Ultrafast exciton quenching by energy and electron transfer in colloidal CdSe nanosheet–Pt heterostructures

Abstract

Two-dimensional (2-D) semiconductor nanomaterials are receiving tremendous research interests due in part to their attractive light absorption and charge transport properties. Integration of catalytic metal nanoparticles with these 2-D semiconductors can potentially lead to new photocatalytic nanoheterostructures for efficient solar-to-fuel conversion. Here we report the synthesis and transient absorption study of colloidal quantum confined CdSe nanosheets with a Pt nanoparticle at the edge or vertex.

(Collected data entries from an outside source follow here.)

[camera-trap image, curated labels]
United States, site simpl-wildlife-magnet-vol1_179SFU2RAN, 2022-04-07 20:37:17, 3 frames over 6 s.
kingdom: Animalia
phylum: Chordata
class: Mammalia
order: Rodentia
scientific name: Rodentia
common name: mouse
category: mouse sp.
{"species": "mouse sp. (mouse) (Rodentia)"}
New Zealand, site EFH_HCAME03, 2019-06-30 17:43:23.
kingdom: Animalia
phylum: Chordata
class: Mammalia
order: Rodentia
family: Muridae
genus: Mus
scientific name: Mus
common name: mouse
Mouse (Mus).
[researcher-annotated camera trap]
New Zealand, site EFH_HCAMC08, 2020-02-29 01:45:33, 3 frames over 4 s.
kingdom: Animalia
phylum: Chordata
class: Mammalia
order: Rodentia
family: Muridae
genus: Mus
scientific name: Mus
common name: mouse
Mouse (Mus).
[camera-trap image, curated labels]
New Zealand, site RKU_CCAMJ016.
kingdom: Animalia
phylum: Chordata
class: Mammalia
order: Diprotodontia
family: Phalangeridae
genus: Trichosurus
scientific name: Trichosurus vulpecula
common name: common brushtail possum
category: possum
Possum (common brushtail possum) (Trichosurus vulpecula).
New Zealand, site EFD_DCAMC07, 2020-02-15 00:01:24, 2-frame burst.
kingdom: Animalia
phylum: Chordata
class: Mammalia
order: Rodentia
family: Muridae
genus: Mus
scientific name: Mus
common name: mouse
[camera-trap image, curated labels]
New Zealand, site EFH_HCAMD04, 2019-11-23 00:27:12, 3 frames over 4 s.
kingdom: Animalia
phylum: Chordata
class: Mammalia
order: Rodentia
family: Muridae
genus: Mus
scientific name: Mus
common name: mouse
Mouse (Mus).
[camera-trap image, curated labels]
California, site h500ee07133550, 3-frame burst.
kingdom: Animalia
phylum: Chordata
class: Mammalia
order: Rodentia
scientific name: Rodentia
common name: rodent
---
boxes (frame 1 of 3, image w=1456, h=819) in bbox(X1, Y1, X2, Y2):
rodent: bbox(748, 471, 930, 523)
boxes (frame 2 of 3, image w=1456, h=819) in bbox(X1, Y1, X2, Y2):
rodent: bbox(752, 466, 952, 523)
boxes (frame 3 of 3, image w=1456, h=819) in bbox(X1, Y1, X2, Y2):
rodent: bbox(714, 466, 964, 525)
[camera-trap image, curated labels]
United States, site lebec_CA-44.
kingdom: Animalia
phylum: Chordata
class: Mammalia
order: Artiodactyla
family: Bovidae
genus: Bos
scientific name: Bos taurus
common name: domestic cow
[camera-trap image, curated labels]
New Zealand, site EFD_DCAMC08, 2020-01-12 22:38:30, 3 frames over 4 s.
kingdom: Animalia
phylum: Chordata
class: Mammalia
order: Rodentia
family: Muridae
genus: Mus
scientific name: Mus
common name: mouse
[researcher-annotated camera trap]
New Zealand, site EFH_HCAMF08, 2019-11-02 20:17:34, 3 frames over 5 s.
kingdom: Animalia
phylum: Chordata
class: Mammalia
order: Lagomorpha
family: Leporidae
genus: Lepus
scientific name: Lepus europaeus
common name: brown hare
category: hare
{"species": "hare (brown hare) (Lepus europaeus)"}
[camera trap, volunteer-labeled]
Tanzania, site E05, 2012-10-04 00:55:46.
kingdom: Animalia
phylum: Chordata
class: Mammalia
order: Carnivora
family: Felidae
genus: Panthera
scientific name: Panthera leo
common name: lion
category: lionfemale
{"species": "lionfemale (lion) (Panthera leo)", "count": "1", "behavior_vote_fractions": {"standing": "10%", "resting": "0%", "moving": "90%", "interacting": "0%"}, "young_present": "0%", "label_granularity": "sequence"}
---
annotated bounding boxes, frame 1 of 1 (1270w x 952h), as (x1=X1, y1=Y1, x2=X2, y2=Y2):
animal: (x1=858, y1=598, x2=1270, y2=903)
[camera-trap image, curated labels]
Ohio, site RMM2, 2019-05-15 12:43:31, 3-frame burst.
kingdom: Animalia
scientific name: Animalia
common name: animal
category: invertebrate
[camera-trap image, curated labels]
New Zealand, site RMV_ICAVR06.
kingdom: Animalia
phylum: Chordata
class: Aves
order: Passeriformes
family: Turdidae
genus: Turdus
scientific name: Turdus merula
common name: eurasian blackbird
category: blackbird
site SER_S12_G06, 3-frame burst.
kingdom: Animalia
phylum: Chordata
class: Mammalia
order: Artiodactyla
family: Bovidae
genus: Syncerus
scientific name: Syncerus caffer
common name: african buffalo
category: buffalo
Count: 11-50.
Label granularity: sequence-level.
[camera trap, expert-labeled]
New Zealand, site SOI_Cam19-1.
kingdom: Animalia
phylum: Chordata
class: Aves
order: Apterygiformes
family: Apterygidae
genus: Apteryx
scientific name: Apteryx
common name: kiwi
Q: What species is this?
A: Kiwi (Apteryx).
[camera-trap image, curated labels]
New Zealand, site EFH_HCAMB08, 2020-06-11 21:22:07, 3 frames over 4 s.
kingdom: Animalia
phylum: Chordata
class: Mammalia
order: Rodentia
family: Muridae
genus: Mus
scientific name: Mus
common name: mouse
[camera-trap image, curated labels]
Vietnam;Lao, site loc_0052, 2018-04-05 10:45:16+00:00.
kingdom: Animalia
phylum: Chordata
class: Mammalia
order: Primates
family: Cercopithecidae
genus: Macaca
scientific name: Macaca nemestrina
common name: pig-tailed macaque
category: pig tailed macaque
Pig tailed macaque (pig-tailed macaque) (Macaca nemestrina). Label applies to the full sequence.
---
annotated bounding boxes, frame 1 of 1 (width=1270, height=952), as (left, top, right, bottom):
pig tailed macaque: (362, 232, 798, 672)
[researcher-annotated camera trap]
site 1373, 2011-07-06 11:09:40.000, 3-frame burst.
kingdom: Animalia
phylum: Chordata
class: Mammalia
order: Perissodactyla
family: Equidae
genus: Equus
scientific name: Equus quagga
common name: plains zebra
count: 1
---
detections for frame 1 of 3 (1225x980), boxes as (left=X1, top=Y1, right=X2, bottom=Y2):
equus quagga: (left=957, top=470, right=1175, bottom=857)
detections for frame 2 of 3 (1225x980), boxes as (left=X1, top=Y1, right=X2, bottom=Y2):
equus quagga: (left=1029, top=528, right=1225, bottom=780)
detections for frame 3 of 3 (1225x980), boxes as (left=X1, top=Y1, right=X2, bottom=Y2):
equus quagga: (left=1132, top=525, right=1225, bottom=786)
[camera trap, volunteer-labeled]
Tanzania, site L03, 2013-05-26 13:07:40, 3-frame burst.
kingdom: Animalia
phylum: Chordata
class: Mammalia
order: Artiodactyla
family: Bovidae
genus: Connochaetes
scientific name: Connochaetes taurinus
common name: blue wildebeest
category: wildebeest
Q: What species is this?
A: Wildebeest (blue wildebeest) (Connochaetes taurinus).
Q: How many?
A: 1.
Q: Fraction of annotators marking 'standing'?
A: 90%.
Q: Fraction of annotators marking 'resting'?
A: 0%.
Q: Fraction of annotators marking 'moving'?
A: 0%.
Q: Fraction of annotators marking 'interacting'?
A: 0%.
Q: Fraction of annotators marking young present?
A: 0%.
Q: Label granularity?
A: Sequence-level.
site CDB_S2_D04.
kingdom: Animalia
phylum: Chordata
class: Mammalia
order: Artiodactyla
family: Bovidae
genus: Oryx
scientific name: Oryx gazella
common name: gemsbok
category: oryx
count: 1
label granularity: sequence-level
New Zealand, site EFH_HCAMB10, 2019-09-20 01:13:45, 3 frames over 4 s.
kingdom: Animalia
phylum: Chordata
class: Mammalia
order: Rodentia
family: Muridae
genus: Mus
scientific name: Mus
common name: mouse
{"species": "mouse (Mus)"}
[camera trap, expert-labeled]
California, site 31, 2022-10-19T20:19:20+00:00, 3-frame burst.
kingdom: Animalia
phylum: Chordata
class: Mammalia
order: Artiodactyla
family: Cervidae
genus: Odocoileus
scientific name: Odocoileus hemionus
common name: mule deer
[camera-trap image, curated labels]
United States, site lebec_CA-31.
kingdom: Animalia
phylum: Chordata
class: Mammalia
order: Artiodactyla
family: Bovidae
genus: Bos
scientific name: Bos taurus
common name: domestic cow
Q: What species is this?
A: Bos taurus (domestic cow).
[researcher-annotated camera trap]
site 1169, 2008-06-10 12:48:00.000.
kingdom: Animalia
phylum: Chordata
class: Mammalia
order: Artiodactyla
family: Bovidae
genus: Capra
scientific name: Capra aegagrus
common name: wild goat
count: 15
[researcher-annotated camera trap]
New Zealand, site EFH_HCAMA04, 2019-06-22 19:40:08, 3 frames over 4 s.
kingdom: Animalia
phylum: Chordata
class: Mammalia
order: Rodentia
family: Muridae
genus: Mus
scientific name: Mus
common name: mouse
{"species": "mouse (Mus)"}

Due to the large in-plane exciton mobility, ∼86.6 ± 0.5% of excitons generated in CdSe sheets can be transported to NS–Pt interface and quenched by energy transfer to Pt (with a half-life <150 fs). The remaining excitons (13.4 ± 0.5%) become localized due to fast hole trapping and can be dissociated by interfacial electron transfer to Pt (with a half life of ∼9.4 ± 0.7 ps). The resulting charge-separated states (with electrons in Pt and trapped holes in CdSe) are long-lived (half life of ∼75 ± 14 ns), suggesting possible applications for solar driven H₂ generation.